I was in the office on Friday when I coworker of mine was discussing trouble he was having with restoring a DB backup. Normally I passively listen to those types of complaints, but something caught my ear about this one. He didn’t realize the company we outsource our work to runs UTC as their main way of describing time. So when he asked for a dump from 2 days ago, at 4pm he thought it was 2 days ago 4pm CST (my timezone) where the ticket for the company described 4pm UTC. Needless to say confusion started to hold.

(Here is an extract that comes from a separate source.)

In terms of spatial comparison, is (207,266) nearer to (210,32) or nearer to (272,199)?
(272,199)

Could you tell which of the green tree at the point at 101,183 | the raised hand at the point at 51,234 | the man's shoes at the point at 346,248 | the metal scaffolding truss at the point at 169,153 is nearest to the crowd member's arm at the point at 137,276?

Now this can start my rant (which up till now I haven’t actually written) about timezones, but I wanted to make his life easier so I figured out a pretty straight forward way to convert any date and time of a timezone to UTC via ruby. This is how you do it:

Note: this requires ruby 1.9.3+

[8] pry(main)> require 'time'
[8] pry(main)> t = Time.strptime("04/23/2014 02:00 AM","%m/%d/%Y %I:%M %p")
=> 2014-04-23 02:00:00 -0500
[9] pry(main)> t.utc
=> 2014-04-23 07:00:00 UTC
[10] pry(main)>

Wow, that’s pretty simple eh? :) In looking around for this answer, I came across a pretty neat trick with ruby also:

[13] pry(main)> Time.now.utc
=> 2014-04-25 16:21:27 UTC
[10] pry(main)> Time.now.to_i
=> 1398443660

That’s time now for UTC from your machines time, and the epoch time too!